## Excerpted passage

━━━━━━

Baseball, in addition to being our best game, is also the simplest.
Throw the ball. Hit the ball. Catch the ball. That's about it.
And when kids between the ages of 8 and 12 are playing, the rules
of the game are even simpler: Have fun, don't forget your glove and
pick up a Popsicle on the way home.
Any confusion, anger or tension that accompanies Little League is
driven by adults. And it usually begins just as spring starts, when
coaches in each district, each little town and every suburban enclave
get together to select players for their teams. A lot of these guys
act more demented than pro football coaches - a genuinely insane group
- do on NFL draft day.
Some of them spend months checking kids out. Some others tell kids
with above-average ability to skip indoor tryouts during March so
other coaches won't find out about them. We're talking about 10- and
11-year-olds here.

━━━━━━

## Data to examine
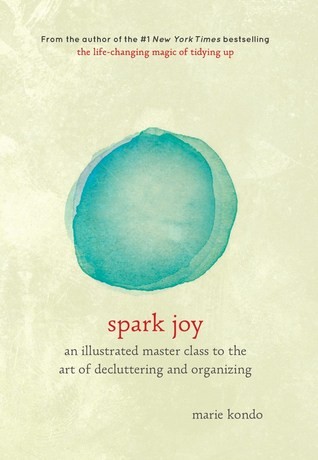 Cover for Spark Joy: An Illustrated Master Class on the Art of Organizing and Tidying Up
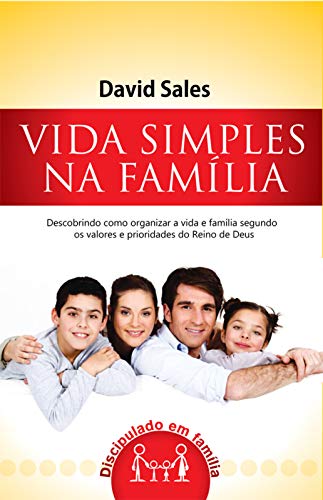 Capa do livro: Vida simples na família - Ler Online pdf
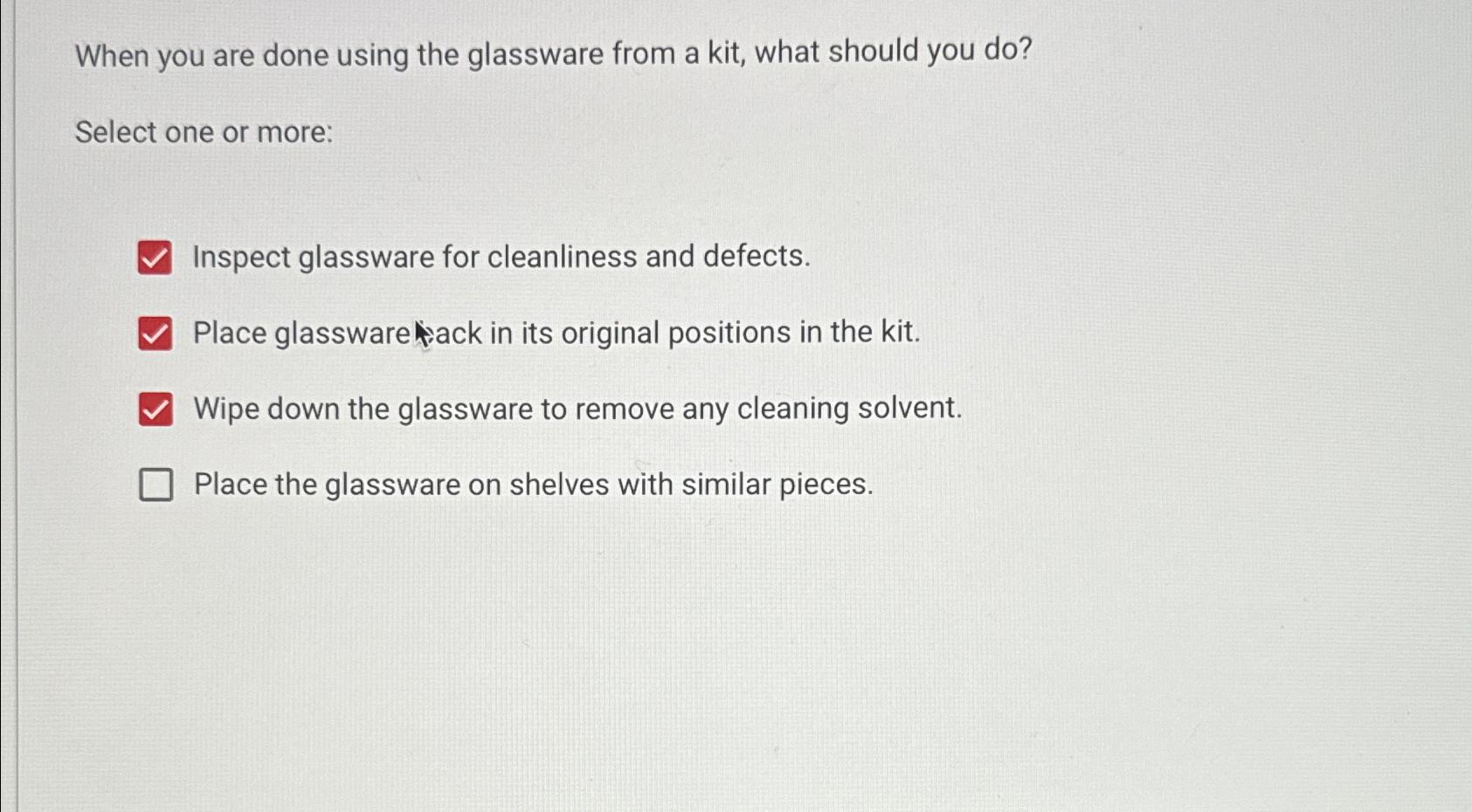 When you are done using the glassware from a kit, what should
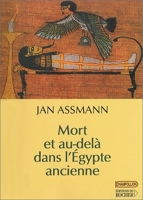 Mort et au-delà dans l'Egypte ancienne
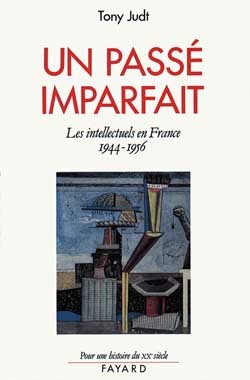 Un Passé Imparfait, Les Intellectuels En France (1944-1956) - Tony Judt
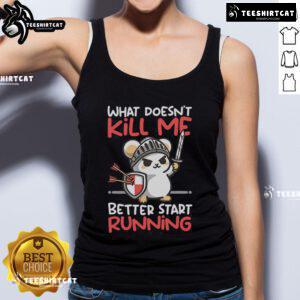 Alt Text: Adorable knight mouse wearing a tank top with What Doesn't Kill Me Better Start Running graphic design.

━━━━━━

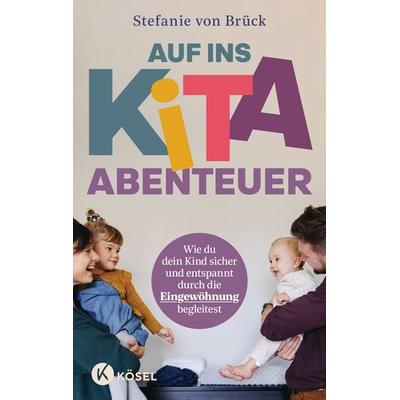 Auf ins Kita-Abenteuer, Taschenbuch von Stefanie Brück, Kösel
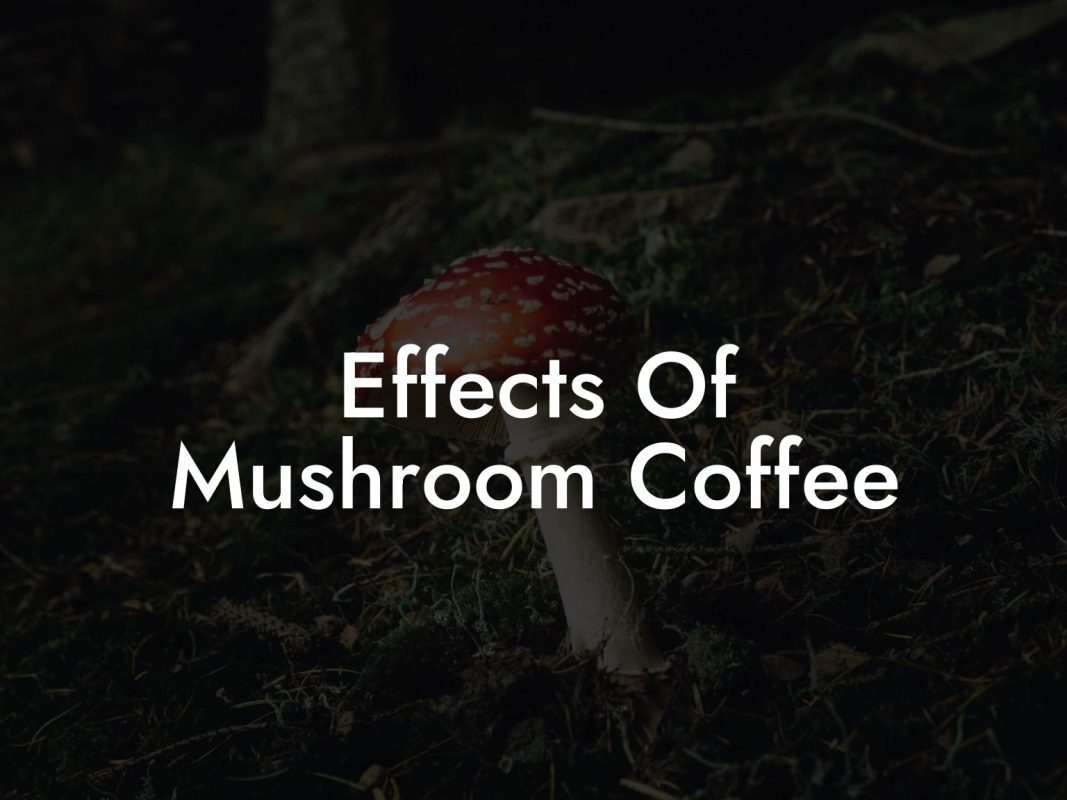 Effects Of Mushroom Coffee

━━━━━━

## Activity list
A – In the piece on Little League, what ages are the kids described as playing?
B – Rewrite the stretch of the Little League piece from "And when kids" through "NFL draft day.", swapping "glove" for "mitt".
C – Write what comes next in the piece on Little League, picking up after its final sentence.

## Results by task
A – Between 8 and 12.

B –
And when kids between the ages of 8 and 12 are playing, the rules
of the game are even simpler: Have fun, don't forget your mitt and
pick up a Popsicle on the way home.
Any confusion, anger or tension that accompanies Little League is
driven by adults. And it usually begins just as spring starts, when
coaches in each district, each little town and every suburban enclave
get together to select players for their teams. A lot of these guys
act more demented than pro football coaches - a genuinely insane group
- do on NFL draft day.

C –
In their desire to win, they forget the only real hard and fast
rule to remember about a Little League draft: Pass on any kid with
jerks for parents. It doesn't matter if they have Soriano-like skills;
if his father is one of those dopes who is always in a coach's face
about how his son ought to bat third and pitch because he's the best,
skip down the list. It's not worth the aggravation.
I have seen fathers get in fistfights with their kid's coach. I
have seen adults screaming over a game just played while their kids
wait for them at the ice cream truck. Once, I witnessed a coach get
tossed by the ump, a 16-year-old high school junior, and then get so
angry that the cops came and arrested him on the field right in front
of his 12-year-old son, who happened to be at bat when the incident
began. Talk about a great family moment.
Some grownups forget that the world is filled with people who peak
at 12. Get a kid who can throw 65 mph and put him on a mound 45 feet
from the plate, and he looks like Roger Clemens. Twelve months later,
everyone else has grown a few inches, gotten stronger, faster, quicker
with the bat. The diamond is bigger and the kid's baseball career is a
memory.
That's why it's important to relax and enjoy the moment. Especially
now. We've just endured a war. Some fine young people have been
killed. The shadow of terrorism and its enormous impact cling to us
still. And will for years to come.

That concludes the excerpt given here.